Juste derrière ces très chics et élégants petits immeubles, je tombe enfin sur les jardins-gradins de Messieurs Andrault et Parat ; ils sont superbes. Bardés (construits ?) de briques rouges il s’agit d’un ensemble important de la série. Tous en excellent état, la végétalisation est spectaculaire. Un chemin large serpente entre gazon et jardins. C’est très beau, réellement réussi. Chaque jardinière et terrasse est fleurie et occupée de parasols, de mobilier de jardin, de pots de fleurs de toutes les tailles. Quel contraste avec les barres vues juste avant. Un îlot semble un peu moins entretenu, peut-être qu’il s’agit d’une autre agence H.L.M. Je vérascope un peu, ciel gris.
Mais il est temps d’aller voir Monsieur Dominique M.
Pendant trois heures nous allons discuter de sa passion pour Guimard et l’art nouveau autour de ses classeurs bourrés de merveilles ! Quelle exhaustivité ! Quelle passion ! J’admire et jalouse sa série de cartes postales éditées par l’architecte lui-même comme moyen de promotion de son travail. Nous discutons de ce moyen de représentation de l’architecte et Monsieur Dominique M. est incollable. Il lui manque le 18 de la série. Belle série également sur le métropolitain et les bâtiments afférants. Il m’offre une petite édition de fac-similés de la série Guimard, je suis ravi.

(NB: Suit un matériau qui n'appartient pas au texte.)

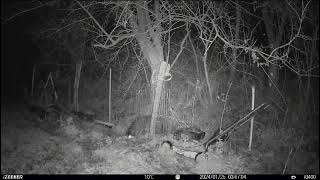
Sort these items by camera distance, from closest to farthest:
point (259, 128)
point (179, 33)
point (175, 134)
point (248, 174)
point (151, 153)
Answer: point (248, 174)
point (151, 153)
point (175, 134)
point (259, 128)
point (179, 33)

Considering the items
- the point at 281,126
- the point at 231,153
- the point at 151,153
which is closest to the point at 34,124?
the point at 151,153

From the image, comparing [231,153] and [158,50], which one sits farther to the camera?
[158,50]

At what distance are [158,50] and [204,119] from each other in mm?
2416

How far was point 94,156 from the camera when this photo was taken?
24.3 ft

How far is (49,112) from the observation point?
33.9ft

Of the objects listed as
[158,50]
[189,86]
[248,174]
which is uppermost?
[158,50]

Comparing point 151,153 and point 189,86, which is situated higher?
point 189,86

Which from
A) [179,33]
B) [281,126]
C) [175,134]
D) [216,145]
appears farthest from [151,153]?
[179,33]

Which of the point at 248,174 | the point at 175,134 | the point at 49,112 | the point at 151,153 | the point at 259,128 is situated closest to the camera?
the point at 248,174

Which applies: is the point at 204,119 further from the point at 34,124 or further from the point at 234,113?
the point at 34,124

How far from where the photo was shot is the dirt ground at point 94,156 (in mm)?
6766

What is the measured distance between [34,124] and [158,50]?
441 centimetres

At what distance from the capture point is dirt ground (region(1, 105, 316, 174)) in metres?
6.77

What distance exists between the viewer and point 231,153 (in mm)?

Monsieur Dominique M. est un membre très actif du Cercle Guimard qui me semble une réunion de gens extrêmement passionnés. J’apprends que des constructions de Guimard sont encore détruites en 1969 ce qui me paraît incroyable. Monsieur Dominique M. me parle d’une maison détruite que l’on peut voir dans les films de Pinoteau qui en était propriétaire mais également dans un film bien étrange “What news Pussy Cat” que je possède et que je désire revoir avec hâte. C’est un film avec Woody Allen que j’ai acheté sur ce nom dans une solderie et je fus... euh très surpris. Je crois que voir la maison de Guimard sera une seule et bonne raison de le revoir. (Il ya aussi dans ce film, Woody au volant de la sompteuse et si rare Cord 810, chef-d’oeuvre du design automobile des années 40 aux U.S.A).

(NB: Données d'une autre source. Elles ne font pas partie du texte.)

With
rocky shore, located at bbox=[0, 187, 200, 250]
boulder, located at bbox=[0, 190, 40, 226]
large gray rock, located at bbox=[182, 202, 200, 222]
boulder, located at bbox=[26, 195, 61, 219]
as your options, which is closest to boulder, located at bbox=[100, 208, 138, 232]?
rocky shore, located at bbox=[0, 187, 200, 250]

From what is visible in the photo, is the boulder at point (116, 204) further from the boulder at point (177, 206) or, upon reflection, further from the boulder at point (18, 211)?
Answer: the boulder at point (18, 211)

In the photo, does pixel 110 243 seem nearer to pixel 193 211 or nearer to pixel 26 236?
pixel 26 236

Je quitte Monsieur Dominique M. , heureux de cette rencontre en nous promettant de nous revoir, cette fois en Normandie et c’est moi qui lui parlerai de ma collection qui n’est pas mal non plus !!
J’essaie de vous mettre des images de Fontenay-sous-Bois. Débit bas, Débit bas.

lundi 21 avril 2008

Mona lisait bien les cartes postales




Je sais que je vais passer pour le provincial de service mais bon c’est finalement ce que je suis.

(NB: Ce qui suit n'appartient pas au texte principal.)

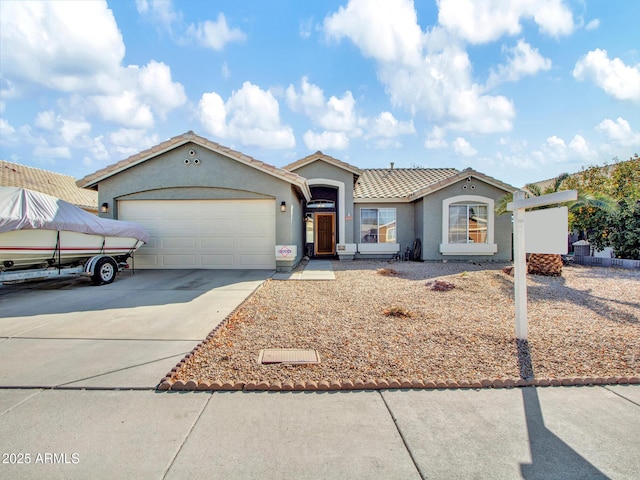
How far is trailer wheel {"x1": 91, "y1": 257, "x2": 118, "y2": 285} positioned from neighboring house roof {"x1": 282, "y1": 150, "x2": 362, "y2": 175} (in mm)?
9116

Une nouvelle fois les librairies de Paris me gâtent en m’offrant sur le trottoir un livre merveilleux. Ce livre s’appelle “moderne grüße, modern greetings”. Il est publié chez Arnoldsche. Il s’agit de la collection de cartes postales réunies par Bernd Dicke. Ce monsieur me devance et a réuni un incroyable ensemble de cartes postales de l’architecture moderniste en Allemagne entre deux guerres. Le livre nous les montre imprimées à leur taille avec le nom de l’architecte, un classement par ville et le nom du photographe. Cela ne vous rappelle personne ?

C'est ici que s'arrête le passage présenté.